* **WORK TO BE COMPLETED**
Please take the records that follow and repeat exactly the lines starting with the line with "Kategorie Odborné (oborové)" and going on through the line with "このドヤ顔(当選した松井一郎氏と吉村洋文氏=右)/(C)日刊ゲンダイ".

* **SOURCE MATERIAL**
▼

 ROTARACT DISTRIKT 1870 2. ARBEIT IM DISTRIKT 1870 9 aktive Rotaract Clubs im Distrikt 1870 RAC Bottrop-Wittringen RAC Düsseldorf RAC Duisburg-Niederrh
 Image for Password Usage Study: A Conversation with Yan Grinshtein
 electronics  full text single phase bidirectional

▲
▼

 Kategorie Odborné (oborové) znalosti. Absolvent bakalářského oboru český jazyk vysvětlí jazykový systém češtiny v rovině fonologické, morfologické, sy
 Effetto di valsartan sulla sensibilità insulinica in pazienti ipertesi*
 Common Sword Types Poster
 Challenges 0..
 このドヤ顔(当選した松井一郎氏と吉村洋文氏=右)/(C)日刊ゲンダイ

▲
▼

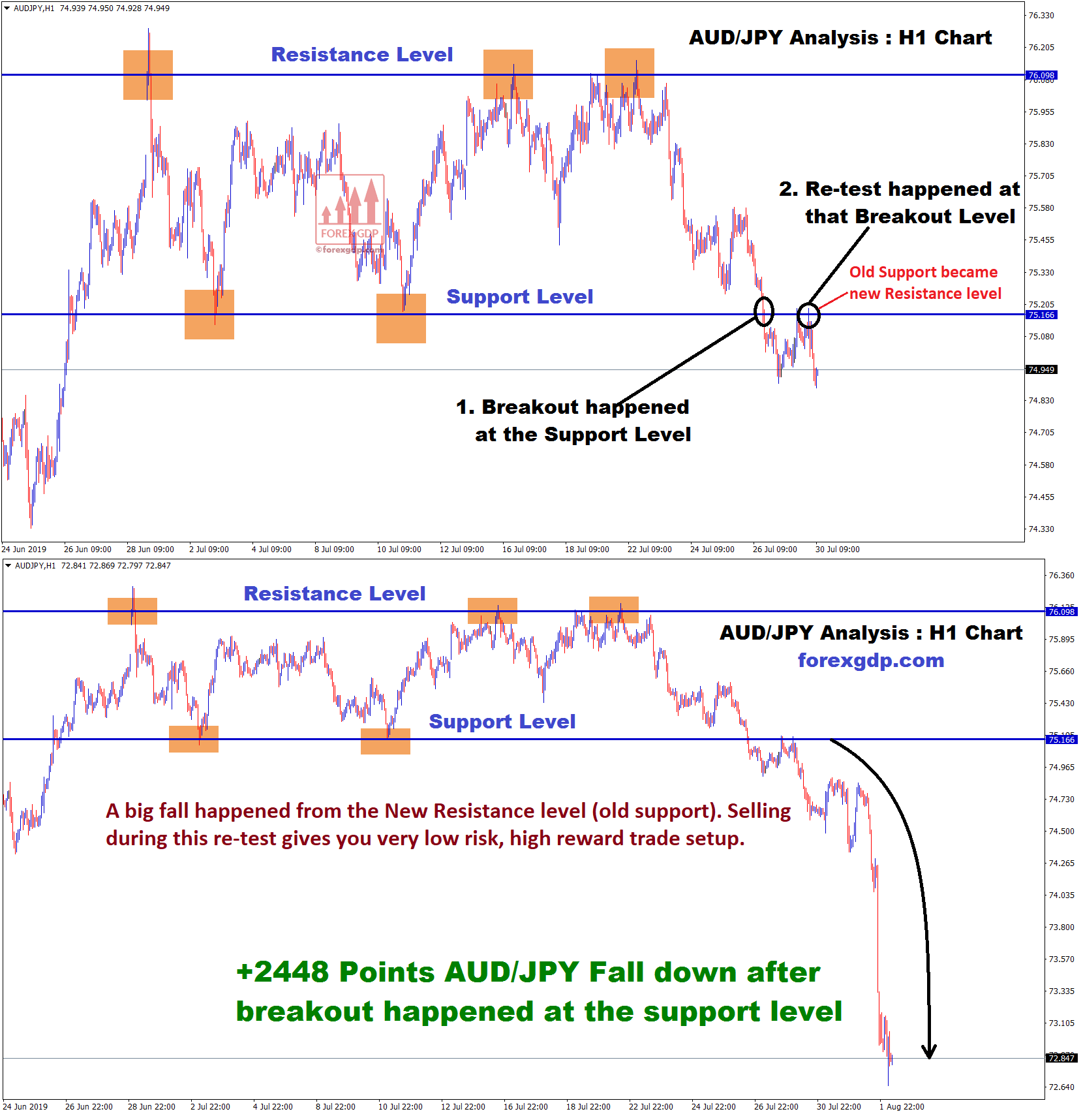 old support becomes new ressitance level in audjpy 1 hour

▲

* **RESULT OF THE TASK**
 Kategorie Odborné (oborové) znalosti. Absolvent bakalářského oboru český jazyk vysvětlí jazykový systém češtiny v rovině fonologické, morfologické, sy
 Effetto di valsartan sulla sensibilità insulinica in pazienti ipertesi*
 Common Sword Types Poster
 Challenges 0..
 このドヤ顔(当選した松井一郎氏と吉村洋文氏=右)/(C)日刊ゲンダイ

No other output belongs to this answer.